> [TEXT EXTRACT]:
··········

When Woodside’s Joseph King decided to walk away from football for this his senior year, the Peninsula Athletic League lost one of its most dynamic quarterback arms.
Don’t tell that to Jefferson senior Joaquin Alvarez though.
Who knows what King could have done against PAL Lake Division pass coverage? While his Wildcats went winless last season in the Ocean Division — which sent three teams to the Central Coast Section playoffs — it’s a far cry from the Lake Division, a “C” league that has sent just one team to the postseason every year since its inception in 2009.
No team has every repeated as outright Lake Division champion, mostly due to the reign coming with a promotion to the Ocean. Only two teams have won multiple Lake titles because of this: Hillsdale in 2009 and ’13, and Capuchino outright in ’12 and ’15 with a co-championship in ’11.

··········

> [DATA LINES]:
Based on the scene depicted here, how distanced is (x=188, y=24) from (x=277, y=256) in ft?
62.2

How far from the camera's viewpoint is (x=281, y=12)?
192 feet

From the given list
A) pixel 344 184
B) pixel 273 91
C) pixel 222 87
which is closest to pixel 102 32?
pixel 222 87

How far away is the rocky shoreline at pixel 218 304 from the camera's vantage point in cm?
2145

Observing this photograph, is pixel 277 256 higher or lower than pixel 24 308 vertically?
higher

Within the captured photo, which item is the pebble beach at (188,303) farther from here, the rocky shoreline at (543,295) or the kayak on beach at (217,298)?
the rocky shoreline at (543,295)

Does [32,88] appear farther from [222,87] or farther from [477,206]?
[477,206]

··········

> [SET EXERCISE]: Write out the entire article on Peninsula Athletic League football, word for word. The records are unrelated to what is asked here.

> [RESULT FOR THIS TASK]:
When Woodside’s Joseph King decided to walk away from football for this his senior year, the Peninsula Athletic League lost one of its most dynamic quarterback arms.
Don’t tell that to Jefferson senior Joaquin Alvarez though.
Who knows what King could have done against PAL Lake Division pass coverage? While his Wildcats went winless last season in the Ocean Division — which sent three teams to the Central Coast Section playoffs — it’s a far cry from the Lake Division, a “C” league that has sent just one team to the postseason every year since its inception in 2009.
No team has every repeated as outright Lake Division champion, mostly due to the reign coming with a promotion to the Ocean. Only two teams have won multiple Lake titles because of this: Hillsdale in 2009 and ’13, and Capuchino outright in ’12 and ’15 with a co-championship in ’11.